The results from the short-term variability study conducted in autumn 2020 are shown in Fig. 6. The data points are the result of individually fitting data from a single run containing only measurements with one wavelength. The error bars are dominated by uncertainties of the nuisance parameters and are therefore highly correlated. At \(585\,\mathrm {nm}\) it was not always possible to extract the flasher signal from the background, as the short absorption length results in a very weak signal. The \(450\,\mathrm {nm}\) measurements accompanying runs 25–96 (Oct 20–Oct 24) were only performed at a single flasher intensity, and therefore have larger uncertainties than the dedicated \(450\,\mathrm {nm}\) measurements in runs 1–24 (Oct 19–Oct 20). Additionally, these measurements show a higher average attenuation length than the dedicated \(450\,\mathrm {nm}\) measurements. This could be the result of a slight dependence of the LED spectrum on the flasher intensity or a higher transparency of the water column further away from the seafloor, as a measurement at a lower intensity favours the shorter baselines between the POCAMs and the uppermost sDOMs.
Some variation over time can be seen in the 450 nm runs. This could potentially be explained by a slight tilt of the STRAW strings or a change in water composition, both of which could be caused by tidal currents. The monitoring of the attenuation length over 2 years is shown in Fig. 7 and does not show any significant seasonal variability.
4 Salinity and K-40 measurement
In addition to measuring the attenuation length of the Cascadia Basin seawater, STRAW measured the ambient light background present in the deep ocean which is essential for the future P-ONE trigger development. While the background consists of many stochastic spikes from bioluminescence, there is a continuous noise floor due to the decay of radioactive isotopes occurring in sea salt. The most prevalent contributor to the light background is potassium-40 (\(^{40}\)K) which has two main decay channels [15]:
The first corresponds to \(\beta ^-\) decay and produces electrons with energies up to 1.3 MeV which emit Cherenkov photons. The second corresponds to electron capture where the photon released by the excited argon nucleus can generate energetic electrons through Compton scattering, producing Cherenkov photons. Cherenkov light in both these decays shows up in the sDOM optical receivers as ambient background. This background is compared to a Geant4 simulation of the sDOM response to \(^{40}\)K.
4.1 Method
To isolate the \(^{40}\)K activity in STRAW data, only the photons coincident between the top and bottom PMTs of an sDOM within a \(\Delta t<25\,\mathrm {ns}\) window are considered. Most coincidences occur randomly, resulting in a constant rate distribution in \(\Delta t\). On the other hand, photons produced from the same \(^{40}\)K decay will pile up around \(\Delta t=0\).

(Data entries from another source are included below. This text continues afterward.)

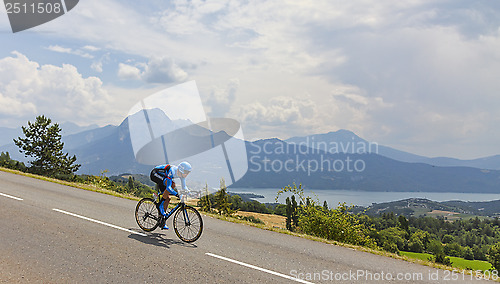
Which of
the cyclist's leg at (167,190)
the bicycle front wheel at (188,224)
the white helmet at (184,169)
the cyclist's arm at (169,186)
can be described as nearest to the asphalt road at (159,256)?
the bicycle front wheel at (188,224)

Data were taken in high-precision mode from all sDOMs and periods in which the rate was lower than \(20\,\mathrm {kHz}\) were used. Figure 8 shows one second of characteristic sDOM data with the sub-threshold data taking region used highlighted. In total, \(16\,\mathrm {h}\) of low activity data were analyzed for coincident events.
4.2 Geant4 simulation
A Geant4 [10] simulation was developed consisting of an sDOM at the origin of a \(25\,\mathrm {m}\) radius sphere of seawater. Due to the back-to-back PMT geometry of the sDOMs, most coincident \(^{40}\)K photons arrive at large angles to the PMTs. At these large angles, the acceptance of the sDOM is low. The simulated seawater is characterized by the attenuation length obtained in Sect. 3.2 along with the abundance of \(^{40}\)K estimated from the monitored salinity at Cascadia Basin. Both decay channels, \(\beta ^-\) decay and electron capture (Eqs. 8 and 9 ) are considered in the simulation. Based on the total \(^{40}\)K activity, decay products were randomly generated throughout the volume for the equivalent of \(3.0\,\mathrm {min}\) with energies distributed according to the expected spectrum of the \(^{40}\)K \(\beta ^-\) and electron capture decays [16]. The optical transmittance of the glass, the quantum efficiency, and the transit time spread of the PMTs were the detector parameters included in the simulation. The mean transit time spread of \(6.5\,\mathrm {ns}\) assumed in the simulation was taken from lab measurements of a PMT at large incidence angles.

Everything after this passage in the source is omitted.